++++ Entries supplied

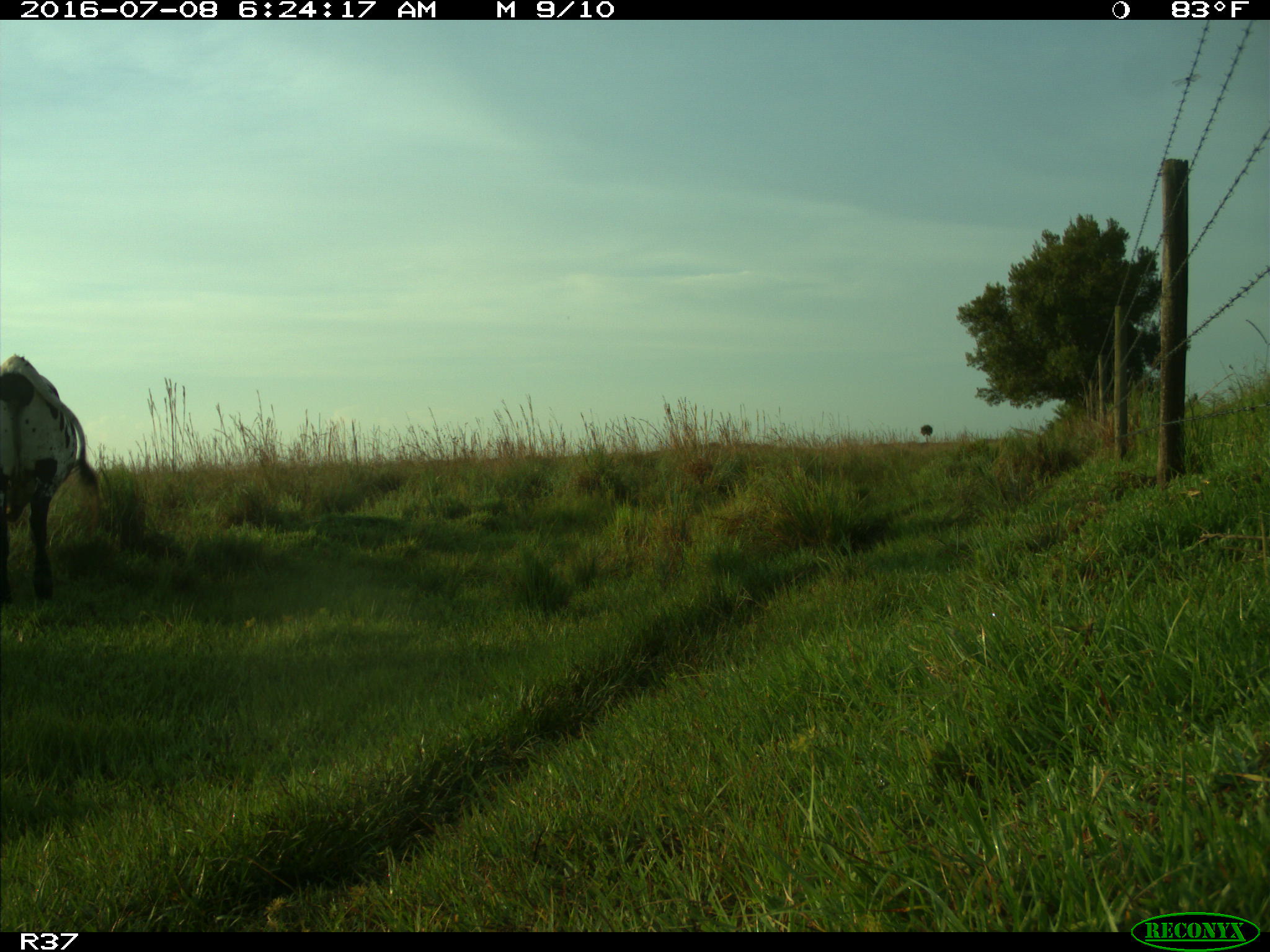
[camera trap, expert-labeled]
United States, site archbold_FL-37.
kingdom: Animalia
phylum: Chordata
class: Mammalia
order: Artiodactyla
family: Bovidae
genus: Bos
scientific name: Bos taurus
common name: domestic cow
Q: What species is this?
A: Bos taurus (domestic cow).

++++++++

Only the lines from the one containing "kingdom: Animalia" to the end of the records should be repeated, exactly as they appear.

kingdom: Animalia
phylum: Chordata
class: Mammalia
order: Artiodactyla
family: Bovidae
genus: Bos
scientific name: Bos taurus
common name: domestic cow
Q: What species is this?
A: Bos taurus (domestic cow).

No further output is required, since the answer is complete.